As an alternative route to rescue the aberrant TSC2 phenotype we used an activator of ULK1, LYN-1604 to inhibit mTORC1 through direct phosphorylation of Raptor [34, 35]. Following LYN-1604 treatment for 24 hours and we observed a significant increase in the number of SBs (Fig. 5Bb). The SB number in the presence of LYN-1604 was closely comparable to that observed in control neurons. LYN-1604 also reduced both the SB length and interval, and significantly decreased the number of firing spikes outside the SBs (Fig. 5Bc, 5Bd). Taken together these results show that the defective TSC2 neuronal networks can be reversed by induction of AMPK and ULK1, two kinases that are fundamentally involved in the regulation of autophagy to restore energy and nutrient homeostasis.
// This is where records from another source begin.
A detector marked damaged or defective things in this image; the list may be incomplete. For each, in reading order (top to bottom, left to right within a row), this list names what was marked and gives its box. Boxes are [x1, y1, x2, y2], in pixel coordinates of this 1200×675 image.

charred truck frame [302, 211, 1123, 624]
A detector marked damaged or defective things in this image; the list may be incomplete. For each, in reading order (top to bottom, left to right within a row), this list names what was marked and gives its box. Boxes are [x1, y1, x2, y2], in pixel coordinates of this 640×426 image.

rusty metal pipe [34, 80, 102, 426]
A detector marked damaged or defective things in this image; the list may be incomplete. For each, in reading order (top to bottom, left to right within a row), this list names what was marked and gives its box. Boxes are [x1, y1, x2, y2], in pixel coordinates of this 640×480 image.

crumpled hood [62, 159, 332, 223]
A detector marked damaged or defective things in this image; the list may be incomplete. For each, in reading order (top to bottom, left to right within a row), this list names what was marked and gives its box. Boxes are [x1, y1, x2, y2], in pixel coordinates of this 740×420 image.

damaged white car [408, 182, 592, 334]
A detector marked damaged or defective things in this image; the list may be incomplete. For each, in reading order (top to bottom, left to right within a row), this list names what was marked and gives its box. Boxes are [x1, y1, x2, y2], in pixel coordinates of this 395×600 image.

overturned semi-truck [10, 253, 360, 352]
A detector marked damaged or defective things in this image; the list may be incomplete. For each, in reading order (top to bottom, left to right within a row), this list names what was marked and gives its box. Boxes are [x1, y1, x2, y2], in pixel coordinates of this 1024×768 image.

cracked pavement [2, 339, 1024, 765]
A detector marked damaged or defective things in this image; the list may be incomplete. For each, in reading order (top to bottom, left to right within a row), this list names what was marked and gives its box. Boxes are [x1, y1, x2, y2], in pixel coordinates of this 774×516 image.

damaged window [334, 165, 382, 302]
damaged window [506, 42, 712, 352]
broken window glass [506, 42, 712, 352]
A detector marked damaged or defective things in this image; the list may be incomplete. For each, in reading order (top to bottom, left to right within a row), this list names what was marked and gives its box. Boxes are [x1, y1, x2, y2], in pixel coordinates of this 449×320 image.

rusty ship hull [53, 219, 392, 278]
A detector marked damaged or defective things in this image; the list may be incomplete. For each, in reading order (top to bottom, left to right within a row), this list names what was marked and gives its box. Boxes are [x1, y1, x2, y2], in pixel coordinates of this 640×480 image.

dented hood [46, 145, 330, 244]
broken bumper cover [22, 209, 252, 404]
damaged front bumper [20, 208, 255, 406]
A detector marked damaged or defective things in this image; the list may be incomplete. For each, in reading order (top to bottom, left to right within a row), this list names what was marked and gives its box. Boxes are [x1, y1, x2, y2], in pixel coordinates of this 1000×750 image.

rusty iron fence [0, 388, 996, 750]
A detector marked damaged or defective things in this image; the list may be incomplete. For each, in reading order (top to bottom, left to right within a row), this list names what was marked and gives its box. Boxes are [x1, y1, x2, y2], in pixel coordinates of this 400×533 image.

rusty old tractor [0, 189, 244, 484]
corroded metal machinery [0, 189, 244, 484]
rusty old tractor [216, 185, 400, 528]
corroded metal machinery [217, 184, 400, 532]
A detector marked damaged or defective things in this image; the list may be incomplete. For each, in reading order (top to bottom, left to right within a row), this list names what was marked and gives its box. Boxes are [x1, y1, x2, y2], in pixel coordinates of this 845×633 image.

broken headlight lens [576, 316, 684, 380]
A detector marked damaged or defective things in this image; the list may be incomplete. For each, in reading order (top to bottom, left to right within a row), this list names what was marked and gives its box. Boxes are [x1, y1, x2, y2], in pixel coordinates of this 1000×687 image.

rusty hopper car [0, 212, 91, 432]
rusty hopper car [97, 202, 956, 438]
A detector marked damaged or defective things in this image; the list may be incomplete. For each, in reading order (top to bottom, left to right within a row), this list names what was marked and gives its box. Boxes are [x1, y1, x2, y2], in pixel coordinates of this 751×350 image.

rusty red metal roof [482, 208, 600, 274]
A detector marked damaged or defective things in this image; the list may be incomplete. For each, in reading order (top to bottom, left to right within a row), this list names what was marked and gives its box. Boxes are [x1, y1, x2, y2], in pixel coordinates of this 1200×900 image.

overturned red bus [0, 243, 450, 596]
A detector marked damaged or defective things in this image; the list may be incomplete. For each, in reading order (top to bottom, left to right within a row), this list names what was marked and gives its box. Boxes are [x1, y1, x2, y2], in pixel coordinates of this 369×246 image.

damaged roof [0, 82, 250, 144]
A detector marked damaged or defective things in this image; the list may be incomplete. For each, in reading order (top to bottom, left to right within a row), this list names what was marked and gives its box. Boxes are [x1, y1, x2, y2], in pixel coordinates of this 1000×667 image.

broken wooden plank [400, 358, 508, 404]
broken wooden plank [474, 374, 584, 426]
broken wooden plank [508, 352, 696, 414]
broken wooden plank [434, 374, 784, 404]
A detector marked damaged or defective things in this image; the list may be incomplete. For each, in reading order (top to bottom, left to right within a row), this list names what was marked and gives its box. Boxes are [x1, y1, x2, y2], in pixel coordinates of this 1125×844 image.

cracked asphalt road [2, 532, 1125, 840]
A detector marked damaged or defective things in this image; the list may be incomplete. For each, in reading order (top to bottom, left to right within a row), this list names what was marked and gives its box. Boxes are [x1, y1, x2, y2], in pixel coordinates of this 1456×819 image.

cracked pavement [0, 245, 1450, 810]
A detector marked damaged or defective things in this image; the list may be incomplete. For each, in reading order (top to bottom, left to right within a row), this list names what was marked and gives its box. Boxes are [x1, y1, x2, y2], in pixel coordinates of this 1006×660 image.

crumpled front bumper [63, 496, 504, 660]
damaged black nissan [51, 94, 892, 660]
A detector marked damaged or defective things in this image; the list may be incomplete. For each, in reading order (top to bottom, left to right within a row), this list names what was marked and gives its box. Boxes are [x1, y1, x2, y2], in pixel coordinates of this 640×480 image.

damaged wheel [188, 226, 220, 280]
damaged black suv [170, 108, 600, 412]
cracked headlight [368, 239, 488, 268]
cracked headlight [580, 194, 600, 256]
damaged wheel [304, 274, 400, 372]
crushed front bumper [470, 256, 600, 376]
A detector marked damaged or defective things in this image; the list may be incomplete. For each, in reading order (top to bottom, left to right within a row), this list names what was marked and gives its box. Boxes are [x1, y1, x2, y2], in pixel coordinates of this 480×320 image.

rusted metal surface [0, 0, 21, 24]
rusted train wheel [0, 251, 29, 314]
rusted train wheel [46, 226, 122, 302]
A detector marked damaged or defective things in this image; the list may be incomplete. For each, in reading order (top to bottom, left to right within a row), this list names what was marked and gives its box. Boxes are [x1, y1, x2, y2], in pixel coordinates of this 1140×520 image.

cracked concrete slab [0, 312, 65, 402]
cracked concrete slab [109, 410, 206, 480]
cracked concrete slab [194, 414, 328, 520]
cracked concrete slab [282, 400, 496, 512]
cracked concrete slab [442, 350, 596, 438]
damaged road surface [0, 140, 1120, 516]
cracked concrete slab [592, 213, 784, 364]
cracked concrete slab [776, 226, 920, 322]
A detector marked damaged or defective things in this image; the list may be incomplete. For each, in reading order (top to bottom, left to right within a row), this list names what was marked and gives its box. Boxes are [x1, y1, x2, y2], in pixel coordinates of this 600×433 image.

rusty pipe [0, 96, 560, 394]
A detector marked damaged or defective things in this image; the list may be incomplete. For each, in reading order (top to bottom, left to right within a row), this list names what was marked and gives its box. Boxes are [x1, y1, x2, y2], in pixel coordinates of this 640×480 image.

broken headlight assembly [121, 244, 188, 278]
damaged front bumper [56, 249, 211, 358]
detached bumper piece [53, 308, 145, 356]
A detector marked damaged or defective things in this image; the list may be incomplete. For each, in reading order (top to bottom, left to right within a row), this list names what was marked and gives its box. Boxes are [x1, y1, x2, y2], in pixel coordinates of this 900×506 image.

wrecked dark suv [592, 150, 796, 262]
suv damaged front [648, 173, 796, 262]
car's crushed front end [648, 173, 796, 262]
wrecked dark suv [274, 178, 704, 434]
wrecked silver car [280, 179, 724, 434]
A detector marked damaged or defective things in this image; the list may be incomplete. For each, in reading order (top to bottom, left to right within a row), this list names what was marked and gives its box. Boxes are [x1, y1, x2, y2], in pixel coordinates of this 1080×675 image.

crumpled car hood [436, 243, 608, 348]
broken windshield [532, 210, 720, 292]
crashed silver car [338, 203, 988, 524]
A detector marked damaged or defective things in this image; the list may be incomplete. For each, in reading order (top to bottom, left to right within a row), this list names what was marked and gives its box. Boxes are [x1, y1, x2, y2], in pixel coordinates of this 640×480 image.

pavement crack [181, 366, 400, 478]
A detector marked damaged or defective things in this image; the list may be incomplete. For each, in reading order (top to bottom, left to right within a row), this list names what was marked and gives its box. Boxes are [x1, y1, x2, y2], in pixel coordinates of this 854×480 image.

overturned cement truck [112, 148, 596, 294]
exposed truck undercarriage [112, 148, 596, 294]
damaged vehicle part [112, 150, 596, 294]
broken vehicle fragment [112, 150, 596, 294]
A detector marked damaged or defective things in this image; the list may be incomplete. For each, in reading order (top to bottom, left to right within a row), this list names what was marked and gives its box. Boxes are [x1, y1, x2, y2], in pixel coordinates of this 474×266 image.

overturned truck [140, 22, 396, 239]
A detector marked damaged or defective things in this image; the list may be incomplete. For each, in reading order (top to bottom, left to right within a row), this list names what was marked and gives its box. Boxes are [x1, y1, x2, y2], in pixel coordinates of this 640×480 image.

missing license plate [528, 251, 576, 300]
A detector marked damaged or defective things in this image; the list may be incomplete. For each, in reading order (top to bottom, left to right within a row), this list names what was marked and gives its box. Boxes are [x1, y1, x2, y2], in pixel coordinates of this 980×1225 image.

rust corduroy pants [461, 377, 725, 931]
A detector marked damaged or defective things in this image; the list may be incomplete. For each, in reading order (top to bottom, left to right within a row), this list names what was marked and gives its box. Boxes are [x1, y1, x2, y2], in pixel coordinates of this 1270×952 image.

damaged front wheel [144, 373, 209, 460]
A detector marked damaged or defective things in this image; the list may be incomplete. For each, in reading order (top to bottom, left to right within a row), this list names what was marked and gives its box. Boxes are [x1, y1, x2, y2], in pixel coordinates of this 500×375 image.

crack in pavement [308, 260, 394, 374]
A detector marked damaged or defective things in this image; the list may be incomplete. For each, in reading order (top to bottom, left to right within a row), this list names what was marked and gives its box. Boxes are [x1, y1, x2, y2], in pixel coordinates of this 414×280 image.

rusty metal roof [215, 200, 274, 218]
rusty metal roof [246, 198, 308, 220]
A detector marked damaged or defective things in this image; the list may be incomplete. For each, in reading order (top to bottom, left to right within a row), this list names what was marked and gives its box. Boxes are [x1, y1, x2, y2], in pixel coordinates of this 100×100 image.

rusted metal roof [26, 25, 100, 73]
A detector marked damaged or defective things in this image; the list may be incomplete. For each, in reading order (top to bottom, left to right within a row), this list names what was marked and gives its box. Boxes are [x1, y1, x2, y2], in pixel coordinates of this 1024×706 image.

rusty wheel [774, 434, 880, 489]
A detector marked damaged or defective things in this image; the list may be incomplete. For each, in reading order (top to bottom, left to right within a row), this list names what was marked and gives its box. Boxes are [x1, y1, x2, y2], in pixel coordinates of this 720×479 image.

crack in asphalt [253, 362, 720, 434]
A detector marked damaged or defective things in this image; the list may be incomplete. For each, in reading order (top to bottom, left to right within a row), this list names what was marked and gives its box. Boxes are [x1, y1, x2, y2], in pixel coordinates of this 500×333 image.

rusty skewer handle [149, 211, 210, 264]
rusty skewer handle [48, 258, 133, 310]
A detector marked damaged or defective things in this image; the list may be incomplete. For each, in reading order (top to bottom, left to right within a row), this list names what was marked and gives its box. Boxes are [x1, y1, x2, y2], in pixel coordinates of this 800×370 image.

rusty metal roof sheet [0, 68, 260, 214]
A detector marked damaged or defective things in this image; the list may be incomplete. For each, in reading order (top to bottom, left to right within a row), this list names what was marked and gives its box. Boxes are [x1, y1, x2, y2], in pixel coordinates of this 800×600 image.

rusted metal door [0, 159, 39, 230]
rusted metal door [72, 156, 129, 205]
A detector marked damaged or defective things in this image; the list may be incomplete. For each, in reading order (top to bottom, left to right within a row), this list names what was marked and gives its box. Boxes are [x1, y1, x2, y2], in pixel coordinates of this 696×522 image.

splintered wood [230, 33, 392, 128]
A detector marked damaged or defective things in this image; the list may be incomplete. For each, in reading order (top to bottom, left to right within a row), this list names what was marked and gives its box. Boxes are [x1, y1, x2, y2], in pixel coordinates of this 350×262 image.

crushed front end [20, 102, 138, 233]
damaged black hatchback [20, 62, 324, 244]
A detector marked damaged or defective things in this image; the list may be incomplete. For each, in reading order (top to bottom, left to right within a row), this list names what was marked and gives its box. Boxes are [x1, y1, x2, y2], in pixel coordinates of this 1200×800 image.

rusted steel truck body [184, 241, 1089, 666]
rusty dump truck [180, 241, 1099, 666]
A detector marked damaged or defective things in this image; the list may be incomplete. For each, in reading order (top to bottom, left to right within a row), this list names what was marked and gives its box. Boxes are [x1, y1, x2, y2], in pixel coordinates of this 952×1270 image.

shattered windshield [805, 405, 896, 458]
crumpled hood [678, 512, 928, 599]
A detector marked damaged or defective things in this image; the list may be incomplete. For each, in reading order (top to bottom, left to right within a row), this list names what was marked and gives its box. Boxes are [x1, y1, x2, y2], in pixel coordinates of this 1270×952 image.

As AICAR and LYN-1604 both improved the synchronicity in TSC2 neurons, we examined whether probing the culture with any of these drugs would alter the neuronal spatial connectivity. We analysed the correlation matrices between all electrodes of the MEAs for TSC2 neurons before and after treatment with AICAR and LYN-1604. While treatment with AICAR had no detectable effect on connectivity matrices of the TSC2 neurons plated on MEAs (Fig. 5C), treatment with LYN-1604 improved the correlation between several electrodes. This effect was presented by increasing the red and dark red pixels between several electrodes in the presence of LYN-1604, an indicative of increasing the neuronal connectivity (Fig. 5C). These findings indicate that the aberrant neuronal connectivity seen in TSC2 neurons can be restored by activation of ULK1 by LYN-1604 administration.